Tribal organization among the Algonquians often included bands with members living in extended families who hunted and lived together throughout the year, coming together as a tribe only once during each summer to participate collectively in ceremonies and celebrations. Algonquian society, unlike the Iroquois, was patrilineal. The Algonquian men were the leaders and heads of the family and the sons inherited territorial hunting rights from their fathers. The shaman, or medicine man, occupied an influential position in Algonquian social life. It was assumed that he could heal sick persons and traffic (commune or speak) with the spirit world, whose constituents were a Great Spirit, lesser spirits who controlled the elements, evil spirits who were responsible for illness and misfortune, and benevolent (good) spirits who purveyed (distributed) good luck and health. The shaman was also consulted as a dream interpreter, since the Algonquian found great significance in dreams. They also believed in an afterlife where human spirits pursued animal spirits. Furthermore, they were believers in witchcraft and were reluctant to disclose their actual names, fearing that enemies with spiritual powers would use them with malicious (evil) intent. Sometimes they had meetings called Powwows so the medicine man could give the people a chance to ask him questions about the future of problems they were having and he could tell them his visions for the future.

The Algonquians used the skins from animals they caught to make their clothing. What they wore depended on the time of year. During the hot months the men wore only a deerskin loincloth (basically like long underwear) and the women a deer skin apron. They made moccasins out of animal skins and the moccasins as well as their other clothing was made more beautiful by attaching beads, quills and shells to them. When the weather became colder they added more and more animal skins wearing cloaks and robes to keep themselves warm.

All the children had chores they had to such as helping with the crops and helping to make arrowheads. But they also had plenty of time to play. They played games, had races, and played dart games to help them learn how to shoot a bow and arrow. Many times the children listened to stories told by the older members of the tribe. It was by listening to the stories in the oral tradition that the children learned about their people and the ways of their tribe.

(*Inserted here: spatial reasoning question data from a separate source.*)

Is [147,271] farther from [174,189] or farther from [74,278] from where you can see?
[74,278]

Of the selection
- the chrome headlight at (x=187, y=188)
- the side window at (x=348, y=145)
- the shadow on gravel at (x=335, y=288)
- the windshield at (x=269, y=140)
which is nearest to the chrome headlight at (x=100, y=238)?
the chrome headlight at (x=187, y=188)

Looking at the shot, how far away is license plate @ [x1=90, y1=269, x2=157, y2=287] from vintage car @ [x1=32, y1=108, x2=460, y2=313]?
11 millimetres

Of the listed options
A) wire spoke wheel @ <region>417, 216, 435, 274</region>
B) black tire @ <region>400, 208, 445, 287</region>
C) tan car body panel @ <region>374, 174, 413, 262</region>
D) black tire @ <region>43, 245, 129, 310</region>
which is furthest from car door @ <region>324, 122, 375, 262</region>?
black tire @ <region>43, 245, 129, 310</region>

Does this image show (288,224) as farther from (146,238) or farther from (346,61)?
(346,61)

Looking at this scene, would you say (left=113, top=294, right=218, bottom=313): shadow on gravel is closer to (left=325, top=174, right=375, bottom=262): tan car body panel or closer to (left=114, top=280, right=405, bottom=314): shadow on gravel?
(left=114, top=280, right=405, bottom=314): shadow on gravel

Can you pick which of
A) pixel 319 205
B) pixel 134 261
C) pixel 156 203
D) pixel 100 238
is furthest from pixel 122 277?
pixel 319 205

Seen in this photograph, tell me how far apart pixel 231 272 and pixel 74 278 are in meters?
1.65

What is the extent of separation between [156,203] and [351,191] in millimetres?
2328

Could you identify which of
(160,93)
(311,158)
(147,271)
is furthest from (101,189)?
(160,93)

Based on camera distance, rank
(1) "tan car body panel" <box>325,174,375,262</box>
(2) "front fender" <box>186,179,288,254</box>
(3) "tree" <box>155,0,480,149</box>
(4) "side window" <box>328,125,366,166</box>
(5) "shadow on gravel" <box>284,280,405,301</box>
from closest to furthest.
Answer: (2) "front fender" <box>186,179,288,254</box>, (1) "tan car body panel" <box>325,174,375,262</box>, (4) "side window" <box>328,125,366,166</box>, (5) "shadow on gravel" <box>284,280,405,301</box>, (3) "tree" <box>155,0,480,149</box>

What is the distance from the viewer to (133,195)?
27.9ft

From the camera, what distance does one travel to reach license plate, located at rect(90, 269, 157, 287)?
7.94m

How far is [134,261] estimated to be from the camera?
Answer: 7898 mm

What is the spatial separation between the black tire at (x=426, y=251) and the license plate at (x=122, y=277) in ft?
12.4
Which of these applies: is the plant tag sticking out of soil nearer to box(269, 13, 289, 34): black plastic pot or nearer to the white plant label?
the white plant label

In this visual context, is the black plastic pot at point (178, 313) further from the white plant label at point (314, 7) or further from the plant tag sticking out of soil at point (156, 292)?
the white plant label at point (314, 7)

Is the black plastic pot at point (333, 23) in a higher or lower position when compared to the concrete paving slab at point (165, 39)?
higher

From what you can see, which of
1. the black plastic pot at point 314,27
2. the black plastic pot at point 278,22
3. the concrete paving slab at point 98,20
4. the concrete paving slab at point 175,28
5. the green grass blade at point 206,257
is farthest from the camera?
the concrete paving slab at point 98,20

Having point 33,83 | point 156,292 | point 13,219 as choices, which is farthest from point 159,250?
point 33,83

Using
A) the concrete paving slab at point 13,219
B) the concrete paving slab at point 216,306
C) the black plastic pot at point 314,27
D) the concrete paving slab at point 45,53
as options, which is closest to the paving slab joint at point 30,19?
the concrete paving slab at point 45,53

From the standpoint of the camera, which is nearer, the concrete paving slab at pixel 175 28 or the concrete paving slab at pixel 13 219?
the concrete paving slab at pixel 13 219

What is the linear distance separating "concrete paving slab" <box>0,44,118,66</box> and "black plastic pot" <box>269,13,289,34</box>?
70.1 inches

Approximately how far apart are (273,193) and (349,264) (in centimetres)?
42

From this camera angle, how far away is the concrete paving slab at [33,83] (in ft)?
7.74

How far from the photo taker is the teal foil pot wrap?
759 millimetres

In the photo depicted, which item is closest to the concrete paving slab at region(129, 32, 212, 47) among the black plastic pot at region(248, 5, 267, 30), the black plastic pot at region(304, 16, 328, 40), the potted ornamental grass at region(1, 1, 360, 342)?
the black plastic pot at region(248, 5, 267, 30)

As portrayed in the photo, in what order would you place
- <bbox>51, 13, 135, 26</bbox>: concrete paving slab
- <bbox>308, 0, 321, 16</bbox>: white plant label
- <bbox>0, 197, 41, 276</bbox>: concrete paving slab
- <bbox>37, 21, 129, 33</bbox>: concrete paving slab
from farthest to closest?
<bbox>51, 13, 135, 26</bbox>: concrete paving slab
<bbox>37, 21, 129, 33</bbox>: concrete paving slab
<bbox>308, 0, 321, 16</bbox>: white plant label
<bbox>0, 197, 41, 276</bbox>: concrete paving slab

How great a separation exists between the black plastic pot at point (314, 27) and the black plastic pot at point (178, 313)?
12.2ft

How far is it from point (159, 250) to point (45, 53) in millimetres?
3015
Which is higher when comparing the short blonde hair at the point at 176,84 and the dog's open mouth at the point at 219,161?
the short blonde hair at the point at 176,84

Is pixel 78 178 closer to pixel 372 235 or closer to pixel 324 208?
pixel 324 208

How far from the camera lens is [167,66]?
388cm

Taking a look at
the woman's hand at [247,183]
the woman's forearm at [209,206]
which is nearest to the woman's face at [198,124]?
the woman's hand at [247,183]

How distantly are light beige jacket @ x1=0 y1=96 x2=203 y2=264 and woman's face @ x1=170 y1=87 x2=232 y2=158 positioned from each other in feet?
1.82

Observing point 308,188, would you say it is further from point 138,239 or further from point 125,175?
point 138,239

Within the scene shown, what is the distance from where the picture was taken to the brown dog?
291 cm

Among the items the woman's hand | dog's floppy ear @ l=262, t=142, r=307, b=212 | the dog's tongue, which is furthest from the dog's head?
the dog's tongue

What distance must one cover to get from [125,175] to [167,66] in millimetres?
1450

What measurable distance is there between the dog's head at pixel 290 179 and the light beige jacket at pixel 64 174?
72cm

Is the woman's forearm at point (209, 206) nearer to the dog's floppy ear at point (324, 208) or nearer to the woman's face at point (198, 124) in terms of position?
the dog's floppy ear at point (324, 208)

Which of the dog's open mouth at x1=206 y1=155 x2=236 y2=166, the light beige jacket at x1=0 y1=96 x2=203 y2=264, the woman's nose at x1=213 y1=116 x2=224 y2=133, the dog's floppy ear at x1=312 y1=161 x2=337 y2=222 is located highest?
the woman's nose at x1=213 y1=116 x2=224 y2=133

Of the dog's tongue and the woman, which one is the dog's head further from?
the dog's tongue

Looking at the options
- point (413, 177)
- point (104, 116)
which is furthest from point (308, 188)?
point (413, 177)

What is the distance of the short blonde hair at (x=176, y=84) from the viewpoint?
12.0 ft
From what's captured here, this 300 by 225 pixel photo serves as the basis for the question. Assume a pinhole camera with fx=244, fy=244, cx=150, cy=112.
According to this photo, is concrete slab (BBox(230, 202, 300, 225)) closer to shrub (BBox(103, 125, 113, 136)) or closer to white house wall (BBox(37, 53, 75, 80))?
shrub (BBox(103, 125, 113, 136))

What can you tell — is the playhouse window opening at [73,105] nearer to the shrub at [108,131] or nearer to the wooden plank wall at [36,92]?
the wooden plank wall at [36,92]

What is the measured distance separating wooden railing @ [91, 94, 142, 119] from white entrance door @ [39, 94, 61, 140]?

Men and women usually married within their own clan. The clans often identified themselves through symbols, such as animals or elements (i.e. fire, wind, water). These symbols were known as totems.

The Algonquians—SOCIAL

An Algonquian shaman conducting a religious ritual.

Algonquian moccasins.

The Algonquians


Every tribe had a leader. The leader was called a sachem. The sachem wasn’t elected but rather became sachem because he was born into a family of leaders. Once a sachem became too old to lead to tribe or died his son or another relative ready to do the job would take over. It was the sachem’s job to make the rules for the tribe and to take care of the tribe. All of the people in the tribe thought the sachem was wise and acting in the best interest of the tribe and its members. The sachem did have a council of tribe members who helped him to make decisions. They were called his sagamores. The people in the tribe gave the sachem gifts and they also gave him part of what they grew or hunted. The sachem was in charge of the land the tribe lived on and decided about selling any of the land.

Many of the Algonquianswere led by a pair of chiefs, rather than a sachem. One was a war chief, and the other a peace chief. War chiefs were chosen by tribal members, while the peace chiefs were often inherited positions. Some of the Great Lakes Algonquians had a third chief, a shaman, or holy medicine man, who organized and led the tribe’s religious ceremonies.

Just like the Haudenosaunee (Iroquois), the Algonquians formed intertribal confederacies. But unlike the Iroquois, whose alliances were political and permanent, Algonquian intertribal confederacies were almost always military in nature. Once the immediate need for an alliance was over, the alliance would come to an end. Some Algonquian confederacies were led by a Great Sachem, a chief of notable wisdom and power. The power of such sachems varied from tribe to tribe.